Ebenfalls ist es nur ein Glaube, dass ihm etwas oder jemand gehören würde, was ihn auf Dauer fremdbestimmbar sein lässt. Es ist ebenfalls nur ein Glaube, dass ihm das Leben gehören würde, während er nicht erkennen kann, dass er bereits ein Teil des Lebens ist, nur nicht unter den von ihm als geltend geglaubten Regelwerken des positiven Rechts.
Zu Glauben, dass Geld ein (nur) Tauschmittel sei, bildet die Grundlage für ein System aus Unternehmen, Banken und Kaufmannsläden, wo der Arbeitende zwischen diesen tagtäglich zirkuliert, während er glaubt, es ginge um den Verlust der Freiheit, wenn ihm seine Freiheiten und Freizügigkeit“ willkürlich-opportun entzogen werden.
„Wer glaubt, dass Freiheiten, Freizügigkeiten und „finanzielle Freiheit“ etwas mit Freiheit zu tun haben würde, der irrt. Denn alle drei bedürfen einer Autorität, die sie wohlwollend gewährt.“
Wer glaubt, dass es wenige sind, die an allem „schuld“ sind, was besser heißt, die dafür „verantwortlich“ sind, der irrt, da es immer der Rollen der Untergebenen und die der Erhabenen bedarf, damit der ganze Zinnober überhaupt funktioniert.

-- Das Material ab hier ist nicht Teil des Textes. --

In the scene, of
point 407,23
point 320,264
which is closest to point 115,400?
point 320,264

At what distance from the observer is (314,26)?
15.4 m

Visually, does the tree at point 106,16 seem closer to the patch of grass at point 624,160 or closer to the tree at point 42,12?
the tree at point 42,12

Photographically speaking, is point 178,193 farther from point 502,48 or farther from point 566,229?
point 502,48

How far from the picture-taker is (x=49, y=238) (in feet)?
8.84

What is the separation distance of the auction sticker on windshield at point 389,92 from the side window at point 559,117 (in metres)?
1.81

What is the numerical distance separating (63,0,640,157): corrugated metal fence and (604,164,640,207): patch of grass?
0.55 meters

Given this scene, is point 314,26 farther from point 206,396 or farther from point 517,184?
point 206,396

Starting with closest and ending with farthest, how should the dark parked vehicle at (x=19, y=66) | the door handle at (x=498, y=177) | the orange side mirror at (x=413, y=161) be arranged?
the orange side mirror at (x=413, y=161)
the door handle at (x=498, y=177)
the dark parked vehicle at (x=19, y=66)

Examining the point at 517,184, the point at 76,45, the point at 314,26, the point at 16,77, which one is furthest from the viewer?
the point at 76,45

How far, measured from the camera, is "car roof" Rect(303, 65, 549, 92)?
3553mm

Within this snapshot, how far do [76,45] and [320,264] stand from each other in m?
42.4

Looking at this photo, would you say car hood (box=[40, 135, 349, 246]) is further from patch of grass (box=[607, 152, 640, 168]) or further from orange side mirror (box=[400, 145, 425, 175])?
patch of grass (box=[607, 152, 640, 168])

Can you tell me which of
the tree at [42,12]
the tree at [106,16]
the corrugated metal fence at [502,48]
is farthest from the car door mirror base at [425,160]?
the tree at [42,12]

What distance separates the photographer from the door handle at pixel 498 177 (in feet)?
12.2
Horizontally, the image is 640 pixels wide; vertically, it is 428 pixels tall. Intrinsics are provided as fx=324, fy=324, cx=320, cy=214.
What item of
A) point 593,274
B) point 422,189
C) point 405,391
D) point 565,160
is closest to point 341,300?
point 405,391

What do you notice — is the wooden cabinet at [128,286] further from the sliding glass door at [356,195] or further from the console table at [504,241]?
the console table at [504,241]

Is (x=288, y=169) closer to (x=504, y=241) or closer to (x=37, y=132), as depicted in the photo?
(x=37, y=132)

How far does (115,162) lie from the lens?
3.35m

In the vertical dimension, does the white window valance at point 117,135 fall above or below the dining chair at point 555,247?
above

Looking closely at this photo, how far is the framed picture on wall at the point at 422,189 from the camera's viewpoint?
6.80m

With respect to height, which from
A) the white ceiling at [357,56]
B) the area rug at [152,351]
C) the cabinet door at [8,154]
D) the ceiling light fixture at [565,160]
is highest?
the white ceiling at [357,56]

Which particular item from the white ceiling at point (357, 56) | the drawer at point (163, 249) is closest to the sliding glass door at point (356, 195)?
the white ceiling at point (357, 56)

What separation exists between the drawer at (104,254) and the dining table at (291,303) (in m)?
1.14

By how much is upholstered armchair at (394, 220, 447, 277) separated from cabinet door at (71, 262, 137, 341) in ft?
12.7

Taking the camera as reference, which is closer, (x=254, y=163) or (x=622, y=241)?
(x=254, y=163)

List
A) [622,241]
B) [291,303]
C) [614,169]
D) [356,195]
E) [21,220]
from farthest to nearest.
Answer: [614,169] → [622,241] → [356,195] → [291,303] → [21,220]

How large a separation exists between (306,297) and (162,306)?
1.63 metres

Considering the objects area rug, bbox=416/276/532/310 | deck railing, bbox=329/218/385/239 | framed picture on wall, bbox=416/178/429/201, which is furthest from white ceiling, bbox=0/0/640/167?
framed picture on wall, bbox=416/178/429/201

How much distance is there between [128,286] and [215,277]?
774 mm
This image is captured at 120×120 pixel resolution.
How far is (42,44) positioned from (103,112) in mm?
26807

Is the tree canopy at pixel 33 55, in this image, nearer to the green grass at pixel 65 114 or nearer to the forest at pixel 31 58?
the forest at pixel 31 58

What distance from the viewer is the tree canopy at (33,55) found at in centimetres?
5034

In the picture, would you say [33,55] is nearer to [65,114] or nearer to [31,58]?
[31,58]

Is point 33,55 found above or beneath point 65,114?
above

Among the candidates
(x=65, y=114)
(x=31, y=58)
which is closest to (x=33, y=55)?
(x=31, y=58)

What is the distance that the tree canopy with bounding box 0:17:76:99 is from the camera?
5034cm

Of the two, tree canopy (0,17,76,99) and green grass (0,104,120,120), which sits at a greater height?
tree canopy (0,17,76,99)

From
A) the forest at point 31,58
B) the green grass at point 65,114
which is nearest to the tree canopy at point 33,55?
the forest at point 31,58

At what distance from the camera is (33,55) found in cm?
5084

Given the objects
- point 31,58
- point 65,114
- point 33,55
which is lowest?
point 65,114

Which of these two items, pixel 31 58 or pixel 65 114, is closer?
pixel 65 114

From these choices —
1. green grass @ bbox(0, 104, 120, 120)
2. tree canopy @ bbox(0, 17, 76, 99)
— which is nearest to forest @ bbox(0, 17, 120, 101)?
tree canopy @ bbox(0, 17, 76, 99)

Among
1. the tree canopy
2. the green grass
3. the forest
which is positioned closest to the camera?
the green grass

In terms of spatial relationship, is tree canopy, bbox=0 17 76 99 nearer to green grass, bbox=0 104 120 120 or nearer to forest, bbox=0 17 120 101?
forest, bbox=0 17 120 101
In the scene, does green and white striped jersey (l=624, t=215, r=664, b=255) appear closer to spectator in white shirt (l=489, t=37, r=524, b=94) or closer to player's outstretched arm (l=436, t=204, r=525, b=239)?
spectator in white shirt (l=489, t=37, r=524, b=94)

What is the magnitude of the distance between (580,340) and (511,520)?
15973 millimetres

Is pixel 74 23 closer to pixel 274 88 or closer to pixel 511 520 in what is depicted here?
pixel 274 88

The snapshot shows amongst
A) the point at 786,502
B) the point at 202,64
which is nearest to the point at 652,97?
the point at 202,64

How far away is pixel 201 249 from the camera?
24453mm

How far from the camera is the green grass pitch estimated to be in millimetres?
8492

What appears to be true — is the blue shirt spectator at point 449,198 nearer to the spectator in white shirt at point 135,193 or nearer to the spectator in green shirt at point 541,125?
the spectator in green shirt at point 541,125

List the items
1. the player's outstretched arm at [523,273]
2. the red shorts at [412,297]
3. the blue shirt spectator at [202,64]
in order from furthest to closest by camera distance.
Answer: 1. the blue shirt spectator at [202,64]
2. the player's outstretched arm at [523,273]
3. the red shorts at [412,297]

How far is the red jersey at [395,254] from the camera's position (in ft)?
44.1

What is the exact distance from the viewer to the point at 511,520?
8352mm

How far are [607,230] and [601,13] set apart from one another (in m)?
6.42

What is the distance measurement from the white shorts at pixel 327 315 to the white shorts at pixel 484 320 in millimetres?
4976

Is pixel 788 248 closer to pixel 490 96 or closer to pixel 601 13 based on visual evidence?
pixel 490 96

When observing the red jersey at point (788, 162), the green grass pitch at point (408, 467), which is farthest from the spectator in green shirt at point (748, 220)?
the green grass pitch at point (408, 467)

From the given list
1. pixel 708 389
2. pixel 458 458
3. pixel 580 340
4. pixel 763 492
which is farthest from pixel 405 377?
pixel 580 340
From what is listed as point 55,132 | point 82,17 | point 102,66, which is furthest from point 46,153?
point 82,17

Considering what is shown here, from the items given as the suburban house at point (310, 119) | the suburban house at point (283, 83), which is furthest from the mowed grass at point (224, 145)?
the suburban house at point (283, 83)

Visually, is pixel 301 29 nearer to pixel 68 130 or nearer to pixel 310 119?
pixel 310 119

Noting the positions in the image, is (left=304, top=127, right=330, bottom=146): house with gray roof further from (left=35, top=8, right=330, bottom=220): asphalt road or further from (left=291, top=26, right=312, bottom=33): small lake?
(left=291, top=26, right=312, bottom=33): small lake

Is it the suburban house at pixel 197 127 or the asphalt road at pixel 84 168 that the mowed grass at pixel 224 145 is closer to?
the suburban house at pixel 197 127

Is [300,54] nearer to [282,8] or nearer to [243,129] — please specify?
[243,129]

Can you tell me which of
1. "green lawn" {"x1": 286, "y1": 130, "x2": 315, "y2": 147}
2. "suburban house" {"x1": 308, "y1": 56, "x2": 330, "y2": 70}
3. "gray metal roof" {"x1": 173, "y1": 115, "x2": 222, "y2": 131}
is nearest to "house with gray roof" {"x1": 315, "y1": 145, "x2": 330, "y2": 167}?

Das die eigene Gehorsamsbereitschaft und die Hoffnung auf den „richtigen“ Herrscher nur dann eine Basis für einen sich entwickelnden Menschen darstellt, wenn er das damit verbundene System – in dem Fall die alte Ordnung – zur Gänze infrage stellt, daran glaube ich nicht nur, ich tue und lebe es bereits.
Der Glaube, man müsse sich davon zur Gänze lösen ist besser beschrieben mit: sich davon weitgehend zu distanzieren, um so aus einem erweiterten Blickwinkel auch jenes „System“ – das Leben selbst – wiederzuerkennen, was durch das „alternativlose System“ in der Regel nur überlagert erscheint.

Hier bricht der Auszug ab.